I suppose in the future, some other protocols may also take advantage of this feature in the similar fashion.

Enjoy.

Following is a technical description of the patch, incorporating Peng's excellent overview. Wordsmith as you see fit.

---

This patch defines three new IOCTLs:

- IEEE80211_IOCTL_SET_APPIEBUF appends a set of custom information elements to certain outbound management frame types (beacon, probe request/response, and association request/response). The application may append a different IE set for each frame type. To stop appending custom IE's, the application may invoke the IOCTL with an empty IE set. Typically, an application would append vendor-specific IE's with ID 221. The application may not append "system IE's", meaning IE's generated or processed by the MadWifi driver itself. The IOCTL parameter is struct ieee80211req_getset_appiebuf.

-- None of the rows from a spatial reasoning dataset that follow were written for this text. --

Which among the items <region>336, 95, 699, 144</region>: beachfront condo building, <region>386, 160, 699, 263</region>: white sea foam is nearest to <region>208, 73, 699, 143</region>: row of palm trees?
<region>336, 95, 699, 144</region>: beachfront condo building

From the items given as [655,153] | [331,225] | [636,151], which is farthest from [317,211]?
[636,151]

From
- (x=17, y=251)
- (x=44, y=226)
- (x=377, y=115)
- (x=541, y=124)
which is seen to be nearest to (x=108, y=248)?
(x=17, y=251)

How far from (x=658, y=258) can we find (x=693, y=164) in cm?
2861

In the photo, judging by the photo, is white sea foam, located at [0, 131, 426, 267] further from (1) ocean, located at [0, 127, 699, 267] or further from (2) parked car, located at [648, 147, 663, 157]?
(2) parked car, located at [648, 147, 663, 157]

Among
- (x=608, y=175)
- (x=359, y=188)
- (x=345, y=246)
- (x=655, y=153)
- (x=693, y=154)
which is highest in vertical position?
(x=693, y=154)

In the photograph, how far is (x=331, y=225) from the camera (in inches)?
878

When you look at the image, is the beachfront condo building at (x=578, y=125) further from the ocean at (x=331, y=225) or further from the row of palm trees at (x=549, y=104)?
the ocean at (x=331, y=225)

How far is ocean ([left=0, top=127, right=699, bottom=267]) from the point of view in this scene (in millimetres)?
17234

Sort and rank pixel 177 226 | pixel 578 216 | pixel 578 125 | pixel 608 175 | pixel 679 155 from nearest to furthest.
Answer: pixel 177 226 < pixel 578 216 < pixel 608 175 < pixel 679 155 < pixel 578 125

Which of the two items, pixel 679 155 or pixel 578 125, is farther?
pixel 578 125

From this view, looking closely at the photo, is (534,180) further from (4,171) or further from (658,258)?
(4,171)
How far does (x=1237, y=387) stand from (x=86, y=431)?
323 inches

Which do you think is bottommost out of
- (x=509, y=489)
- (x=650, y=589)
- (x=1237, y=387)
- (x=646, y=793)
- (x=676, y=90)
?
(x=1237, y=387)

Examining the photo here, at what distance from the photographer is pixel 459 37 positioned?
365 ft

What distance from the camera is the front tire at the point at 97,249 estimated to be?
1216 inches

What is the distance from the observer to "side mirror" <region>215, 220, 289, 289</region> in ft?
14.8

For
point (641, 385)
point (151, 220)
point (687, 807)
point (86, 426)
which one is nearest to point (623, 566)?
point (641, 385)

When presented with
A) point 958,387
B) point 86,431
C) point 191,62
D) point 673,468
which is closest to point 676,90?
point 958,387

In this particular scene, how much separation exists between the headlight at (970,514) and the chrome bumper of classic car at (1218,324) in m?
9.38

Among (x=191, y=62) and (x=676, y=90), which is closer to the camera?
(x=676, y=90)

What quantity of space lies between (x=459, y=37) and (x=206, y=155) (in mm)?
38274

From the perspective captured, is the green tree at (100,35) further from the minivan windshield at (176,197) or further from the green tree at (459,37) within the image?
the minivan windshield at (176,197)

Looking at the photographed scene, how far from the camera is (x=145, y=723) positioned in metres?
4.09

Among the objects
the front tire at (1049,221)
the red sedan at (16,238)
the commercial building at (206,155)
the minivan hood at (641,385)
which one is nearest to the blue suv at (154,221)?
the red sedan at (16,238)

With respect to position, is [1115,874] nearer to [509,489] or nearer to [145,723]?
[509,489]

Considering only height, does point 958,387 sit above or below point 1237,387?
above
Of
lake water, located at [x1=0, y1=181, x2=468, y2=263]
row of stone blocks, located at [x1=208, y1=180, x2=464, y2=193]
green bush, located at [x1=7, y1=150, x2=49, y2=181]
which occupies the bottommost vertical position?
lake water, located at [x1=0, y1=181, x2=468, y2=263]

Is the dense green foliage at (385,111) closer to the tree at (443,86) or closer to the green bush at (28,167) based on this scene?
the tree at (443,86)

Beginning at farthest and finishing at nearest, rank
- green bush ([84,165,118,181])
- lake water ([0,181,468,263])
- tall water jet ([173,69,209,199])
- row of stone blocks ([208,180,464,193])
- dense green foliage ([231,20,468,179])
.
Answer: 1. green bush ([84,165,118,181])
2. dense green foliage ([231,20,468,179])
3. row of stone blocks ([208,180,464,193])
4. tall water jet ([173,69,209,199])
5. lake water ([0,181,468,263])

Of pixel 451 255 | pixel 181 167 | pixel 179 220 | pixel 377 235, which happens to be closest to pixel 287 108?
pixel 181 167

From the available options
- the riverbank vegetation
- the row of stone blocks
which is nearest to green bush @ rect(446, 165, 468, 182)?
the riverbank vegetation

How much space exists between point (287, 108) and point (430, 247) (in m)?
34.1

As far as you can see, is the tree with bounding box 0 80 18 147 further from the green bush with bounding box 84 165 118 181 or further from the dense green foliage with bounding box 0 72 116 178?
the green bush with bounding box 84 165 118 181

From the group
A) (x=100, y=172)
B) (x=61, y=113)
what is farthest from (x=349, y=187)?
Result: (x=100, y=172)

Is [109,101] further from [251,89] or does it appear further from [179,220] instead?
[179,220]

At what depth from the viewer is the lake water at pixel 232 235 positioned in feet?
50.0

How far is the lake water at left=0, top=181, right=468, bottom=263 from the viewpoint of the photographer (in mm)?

- IEEE80211_IOCTL_GET_APPIEBUF enables queries the current set of custom information elements established (via IEEE80211_IOCTL_SET_APPIEBUF) for a specified management frame type. The IOCTL parameter is struct ieee80211req_getset_appiebuf.

- IEEE80211_IOCTL_FILTERFRAME sets a filter that determines which management frame types (beacon, probe request/response, assoc/reassoc request/response, auth/deauth, disassoc) MadWifi is to forward to the network interface (protocol ETH_P_80211_RAW). The IOCTL parameter is struct ieee80211req_set_filter. 'OR' the bits IEEE80211_FILTER_TYPE_*.

This patch is used by the "Wi-Fi* Simple Config (WSC) Linux* Reference Implementation" available from Intel at www3.intel.com/cd/ids/developer/asmo-na/eng/247741.htm. This patch is essential to allow the reference implementation to function properly.

Simple Config (official name: Wi-Fi Protected Setup) defines new vendor-specific information elements that enable unconfigured 802.11 stations to securely acquire network parameters, such as SSID and WPA key, with minimal user interaction.

Additionally, experimental or proprietary 802.11 management protocol extensions may exploit this feature.